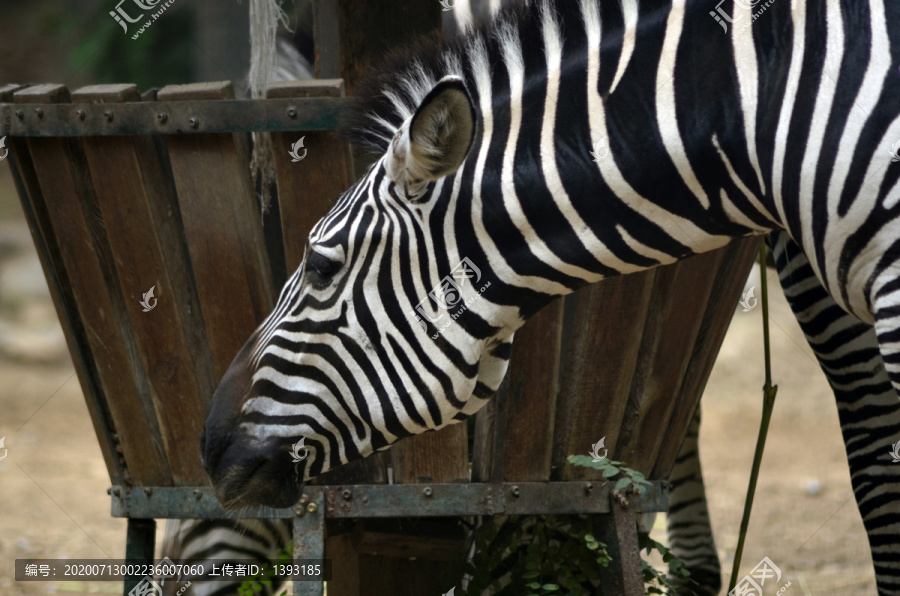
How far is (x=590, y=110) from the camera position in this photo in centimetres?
203

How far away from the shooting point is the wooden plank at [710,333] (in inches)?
110

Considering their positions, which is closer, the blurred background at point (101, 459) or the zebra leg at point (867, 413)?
the zebra leg at point (867, 413)

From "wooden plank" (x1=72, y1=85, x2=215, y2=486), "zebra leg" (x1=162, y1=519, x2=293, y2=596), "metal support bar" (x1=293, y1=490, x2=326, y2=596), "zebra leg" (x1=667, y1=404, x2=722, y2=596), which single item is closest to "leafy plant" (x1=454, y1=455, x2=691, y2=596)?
"metal support bar" (x1=293, y1=490, x2=326, y2=596)

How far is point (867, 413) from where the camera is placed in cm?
296

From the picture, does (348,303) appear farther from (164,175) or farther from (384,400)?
(164,175)

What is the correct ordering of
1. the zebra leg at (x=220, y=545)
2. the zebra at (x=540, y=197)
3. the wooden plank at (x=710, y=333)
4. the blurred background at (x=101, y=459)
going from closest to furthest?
the zebra at (x=540, y=197) → the wooden plank at (x=710, y=333) → the zebra leg at (x=220, y=545) → the blurred background at (x=101, y=459)

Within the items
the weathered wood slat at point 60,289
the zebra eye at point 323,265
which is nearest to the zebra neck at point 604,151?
the zebra eye at point 323,265

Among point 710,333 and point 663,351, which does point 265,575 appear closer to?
point 663,351

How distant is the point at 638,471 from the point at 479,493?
1.72 ft

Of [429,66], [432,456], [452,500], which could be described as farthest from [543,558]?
[429,66]

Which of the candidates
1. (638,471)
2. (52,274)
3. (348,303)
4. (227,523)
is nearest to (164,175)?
(52,274)

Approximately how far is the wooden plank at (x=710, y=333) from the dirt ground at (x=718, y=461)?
0.46 m

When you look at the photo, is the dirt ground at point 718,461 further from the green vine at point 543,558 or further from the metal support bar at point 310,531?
the metal support bar at point 310,531

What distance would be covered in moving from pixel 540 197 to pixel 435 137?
11.0 inches
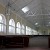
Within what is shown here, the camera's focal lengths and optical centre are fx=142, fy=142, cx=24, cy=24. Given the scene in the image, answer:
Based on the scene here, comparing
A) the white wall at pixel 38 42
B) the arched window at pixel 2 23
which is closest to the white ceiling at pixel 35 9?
the arched window at pixel 2 23

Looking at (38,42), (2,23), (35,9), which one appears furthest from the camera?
(35,9)

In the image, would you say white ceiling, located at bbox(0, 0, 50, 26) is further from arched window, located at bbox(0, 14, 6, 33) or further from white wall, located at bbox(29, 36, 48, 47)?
white wall, located at bbox(29, 36, 48, 47)

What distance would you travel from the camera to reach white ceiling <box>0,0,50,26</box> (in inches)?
536

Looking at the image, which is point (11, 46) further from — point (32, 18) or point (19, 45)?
point (32, 18)

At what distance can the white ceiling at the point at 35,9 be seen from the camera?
13620 mm

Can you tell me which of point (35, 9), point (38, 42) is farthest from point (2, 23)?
point (38, 42)

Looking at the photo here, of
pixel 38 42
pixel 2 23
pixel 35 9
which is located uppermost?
pixel 35 9

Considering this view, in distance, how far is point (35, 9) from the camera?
16703 millimetres

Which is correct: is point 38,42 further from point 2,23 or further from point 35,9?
point 35,9

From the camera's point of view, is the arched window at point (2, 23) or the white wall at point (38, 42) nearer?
the white wall at point (38, 42)

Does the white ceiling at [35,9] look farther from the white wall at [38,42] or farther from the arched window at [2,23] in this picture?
Result: the white wall at [38,42]

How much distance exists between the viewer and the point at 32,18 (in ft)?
62.5

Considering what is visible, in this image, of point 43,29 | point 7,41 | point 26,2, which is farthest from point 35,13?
point 7,41

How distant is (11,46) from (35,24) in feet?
49.5
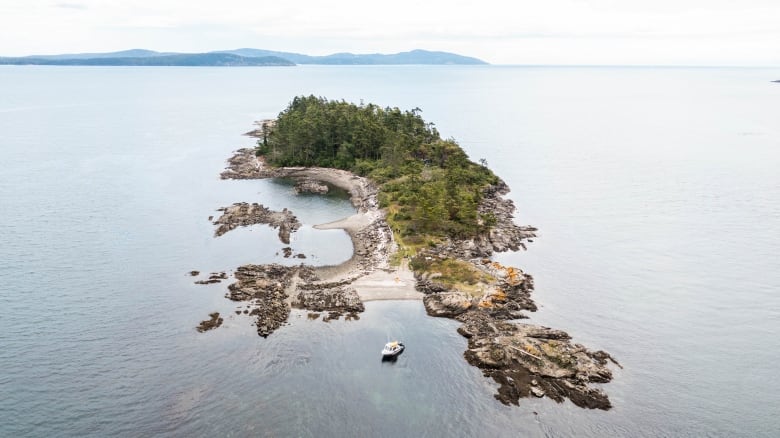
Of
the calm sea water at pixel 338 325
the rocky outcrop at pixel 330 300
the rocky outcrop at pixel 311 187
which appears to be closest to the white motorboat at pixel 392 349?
the calm sea water at pixel 338 325

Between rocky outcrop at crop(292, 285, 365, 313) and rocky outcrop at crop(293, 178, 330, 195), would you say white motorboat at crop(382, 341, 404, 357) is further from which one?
rocky outcrop at crop(293, 178, 330, 195)

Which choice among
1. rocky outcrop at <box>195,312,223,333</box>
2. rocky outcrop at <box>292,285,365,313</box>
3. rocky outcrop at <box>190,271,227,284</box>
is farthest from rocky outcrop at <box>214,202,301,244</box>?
rocky outcrop at <box>195,312,223,333</box>

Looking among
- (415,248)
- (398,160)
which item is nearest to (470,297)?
(415,248)

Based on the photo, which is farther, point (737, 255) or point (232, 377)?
point (737, 255)

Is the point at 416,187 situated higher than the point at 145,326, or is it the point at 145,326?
the point at 416,187

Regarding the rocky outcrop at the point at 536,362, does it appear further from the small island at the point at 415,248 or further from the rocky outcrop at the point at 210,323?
the rocky outcrop at the point at 210,323

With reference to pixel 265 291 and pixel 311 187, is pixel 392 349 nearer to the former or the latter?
pixel 265 291

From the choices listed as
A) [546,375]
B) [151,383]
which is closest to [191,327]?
[151,383]

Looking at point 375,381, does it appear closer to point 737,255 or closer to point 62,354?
point 62,354
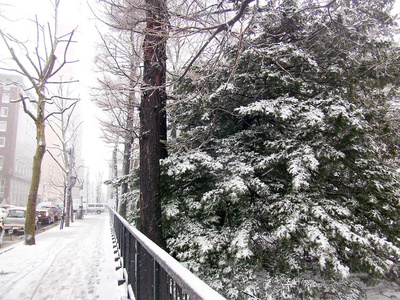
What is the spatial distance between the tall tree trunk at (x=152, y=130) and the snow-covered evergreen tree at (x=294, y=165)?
0.37 m

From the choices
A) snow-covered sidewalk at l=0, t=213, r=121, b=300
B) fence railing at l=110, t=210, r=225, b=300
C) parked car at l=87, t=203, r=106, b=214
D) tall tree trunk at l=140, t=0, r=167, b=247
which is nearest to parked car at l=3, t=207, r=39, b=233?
snow-covered sidewalk at l=0, t=213, r=121, b=300

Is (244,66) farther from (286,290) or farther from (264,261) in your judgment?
(286,290)

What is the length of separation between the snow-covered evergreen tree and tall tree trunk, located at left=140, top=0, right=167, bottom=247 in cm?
37

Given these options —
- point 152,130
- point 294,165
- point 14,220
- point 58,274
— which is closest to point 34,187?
point 58,274

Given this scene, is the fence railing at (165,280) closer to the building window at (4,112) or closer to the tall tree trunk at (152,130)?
the tall tree trunk at (152,130)

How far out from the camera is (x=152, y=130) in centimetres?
602

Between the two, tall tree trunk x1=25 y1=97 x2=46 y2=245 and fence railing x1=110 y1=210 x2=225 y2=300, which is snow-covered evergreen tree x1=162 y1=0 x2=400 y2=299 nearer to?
fence railing x1=110 y1=210 x2=225 y2=300

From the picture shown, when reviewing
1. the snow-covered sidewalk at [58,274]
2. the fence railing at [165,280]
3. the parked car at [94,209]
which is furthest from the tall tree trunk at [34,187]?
the parked car at [94,209]

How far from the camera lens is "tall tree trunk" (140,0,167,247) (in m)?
5.56

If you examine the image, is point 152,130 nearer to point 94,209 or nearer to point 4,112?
point 94,209

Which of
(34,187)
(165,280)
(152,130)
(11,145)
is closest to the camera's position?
(165,280)

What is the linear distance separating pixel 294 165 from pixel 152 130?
2.95 m

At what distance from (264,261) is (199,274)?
1.47 m

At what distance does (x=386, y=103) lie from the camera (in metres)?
7.29
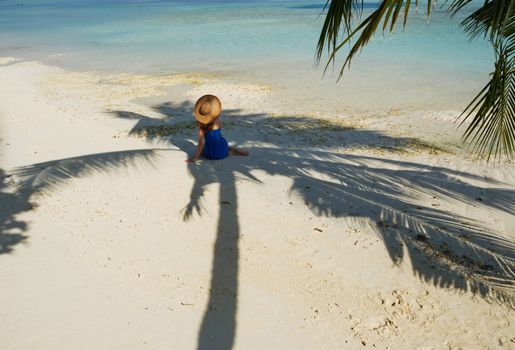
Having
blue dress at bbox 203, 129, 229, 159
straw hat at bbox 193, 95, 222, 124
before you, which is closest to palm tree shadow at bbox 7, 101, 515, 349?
blue dress at bbox 203, 129, 229, 159

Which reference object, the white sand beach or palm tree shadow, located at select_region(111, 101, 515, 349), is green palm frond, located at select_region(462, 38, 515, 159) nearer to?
palm tree shadow, located at select_region(111, 101, 515, 349)

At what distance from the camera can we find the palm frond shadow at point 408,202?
4188 millimetres

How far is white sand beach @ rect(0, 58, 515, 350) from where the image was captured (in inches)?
134

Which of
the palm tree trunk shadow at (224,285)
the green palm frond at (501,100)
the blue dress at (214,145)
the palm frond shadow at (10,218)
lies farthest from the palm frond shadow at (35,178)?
the green palm frond at (501,100)

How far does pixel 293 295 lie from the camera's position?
12.6 ft

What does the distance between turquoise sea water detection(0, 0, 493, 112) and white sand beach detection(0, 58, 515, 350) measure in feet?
25.4

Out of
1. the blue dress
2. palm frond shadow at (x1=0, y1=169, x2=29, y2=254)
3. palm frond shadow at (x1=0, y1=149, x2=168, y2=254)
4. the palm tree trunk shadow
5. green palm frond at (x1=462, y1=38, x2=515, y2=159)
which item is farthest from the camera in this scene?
the blue dress

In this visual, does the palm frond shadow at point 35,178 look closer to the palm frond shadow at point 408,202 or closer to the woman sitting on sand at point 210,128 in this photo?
the woman sitting on sand at point 210,128

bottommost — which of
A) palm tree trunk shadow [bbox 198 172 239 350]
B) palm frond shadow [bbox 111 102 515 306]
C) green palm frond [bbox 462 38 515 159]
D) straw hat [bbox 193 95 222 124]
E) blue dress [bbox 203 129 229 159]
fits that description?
palm frond shadow [bbox 111 102 515 306]

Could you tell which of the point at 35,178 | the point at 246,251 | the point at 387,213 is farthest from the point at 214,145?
the point at 387,213

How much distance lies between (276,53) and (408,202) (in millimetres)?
17556

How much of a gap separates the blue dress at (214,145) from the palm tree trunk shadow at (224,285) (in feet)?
4.26

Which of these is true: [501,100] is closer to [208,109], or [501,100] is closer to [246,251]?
[246,251]

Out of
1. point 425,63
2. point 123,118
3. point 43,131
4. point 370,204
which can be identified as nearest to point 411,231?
point 370,204
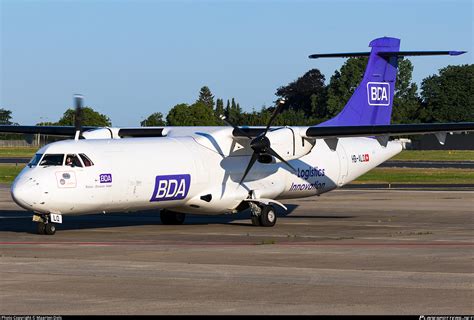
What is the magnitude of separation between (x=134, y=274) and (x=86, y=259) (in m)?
2.50

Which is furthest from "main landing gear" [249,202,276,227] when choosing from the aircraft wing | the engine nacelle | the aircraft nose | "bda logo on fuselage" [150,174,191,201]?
the aircraft nose

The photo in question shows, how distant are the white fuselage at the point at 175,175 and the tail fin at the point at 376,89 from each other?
4.18 ft

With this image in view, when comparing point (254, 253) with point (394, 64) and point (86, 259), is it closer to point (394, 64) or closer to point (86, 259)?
point (86, 259)

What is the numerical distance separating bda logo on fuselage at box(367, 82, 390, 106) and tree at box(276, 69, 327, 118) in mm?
83588

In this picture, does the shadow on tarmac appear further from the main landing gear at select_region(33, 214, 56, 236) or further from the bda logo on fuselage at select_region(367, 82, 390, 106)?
the bda logo on fuselage at select_region(367, 82, 390, 106)

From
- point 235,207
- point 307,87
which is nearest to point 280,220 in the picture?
point 235,207

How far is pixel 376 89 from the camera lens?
30.3 m

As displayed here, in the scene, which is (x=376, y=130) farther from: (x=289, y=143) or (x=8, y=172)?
(x=8, y=172)

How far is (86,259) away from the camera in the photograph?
17.3m

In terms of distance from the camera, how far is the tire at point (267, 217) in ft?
81.6

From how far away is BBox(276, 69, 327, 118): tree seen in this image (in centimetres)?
12081

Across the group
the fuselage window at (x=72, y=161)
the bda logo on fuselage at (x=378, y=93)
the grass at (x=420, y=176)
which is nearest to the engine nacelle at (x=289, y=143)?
the bda logo on fuselage at (x=378, y=93)

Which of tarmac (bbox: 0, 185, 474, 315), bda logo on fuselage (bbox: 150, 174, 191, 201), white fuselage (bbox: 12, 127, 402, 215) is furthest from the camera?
bda logo on fuselage (bbox: 150, 174, 191, 201)

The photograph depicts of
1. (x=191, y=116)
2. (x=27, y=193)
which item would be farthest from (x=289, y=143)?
(x=191, y=116)
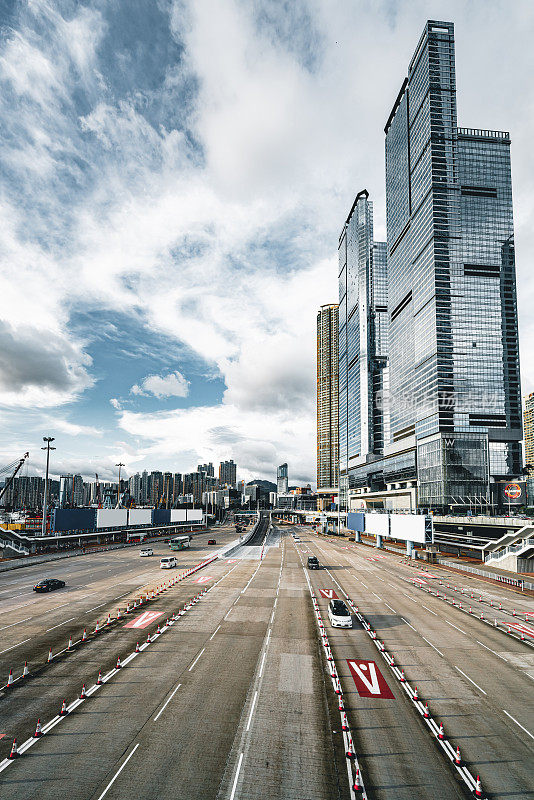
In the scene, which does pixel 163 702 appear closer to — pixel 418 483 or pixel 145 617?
pixel 145 617

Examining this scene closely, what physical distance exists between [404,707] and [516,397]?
498 feet

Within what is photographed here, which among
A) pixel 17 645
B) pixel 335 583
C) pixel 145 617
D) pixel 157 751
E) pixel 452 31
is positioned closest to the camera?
pixel 157 751

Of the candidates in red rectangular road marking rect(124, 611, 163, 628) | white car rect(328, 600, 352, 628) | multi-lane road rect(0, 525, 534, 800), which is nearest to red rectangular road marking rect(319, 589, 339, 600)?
multi-lane road rect(0, 525, 534, 800)

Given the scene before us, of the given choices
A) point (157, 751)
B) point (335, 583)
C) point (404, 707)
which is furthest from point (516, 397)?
point (157, 751)

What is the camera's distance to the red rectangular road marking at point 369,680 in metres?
21.9

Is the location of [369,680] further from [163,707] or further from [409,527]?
[409,527]

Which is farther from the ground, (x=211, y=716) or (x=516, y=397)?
(x=516, y=397)

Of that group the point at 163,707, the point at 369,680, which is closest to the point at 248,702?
the point at 163,707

#####

§ **Directive**: Write out the lines above from the one containing "Examining this scene" through the last, exactly as they are.

§ **Solved exercise**:
Examining this scene closely, what physical distance exists between [404,707] and [516,397]?
498 feet

Within what is photographed here, which among
A) pixel 17 645
B) pixel 335 583
C) pixel 145 617
D) pixel 157 751
E) pixel 452 31
is positioned closest to the camera?
pixel 157 751

Of the candidates in red rectangular road marking rect(124, 611, 163, 628) | white car rect(328, 600, 352, 628) | multi-lane road rect(0, 525, 534, 800), which is nearest to red rectangular road marking rect(319, 589, 339, 600)?
multi-lane road rect(0, 525, 534, 800)

Given the scene before us, of the given choices
A) point (157, 751)
B) point (335, 583)
C) point (404, 707)
which is furthest from point (516, 397)?
point (157, 751)

What is the camera's distance to the red rectangular road marking at point 369,680 in metres?
21.9

Is the location of [369,680] further from [163,707] or further from [409,527]?
[409,527]

Which is farther from the ground, (x=211, y=716) or (x=516, y=397)?
(x=516, y=397)

Of that group the point at 163,707, the point at 369,680, which is closest to the point at 248,702?
the point at 163,707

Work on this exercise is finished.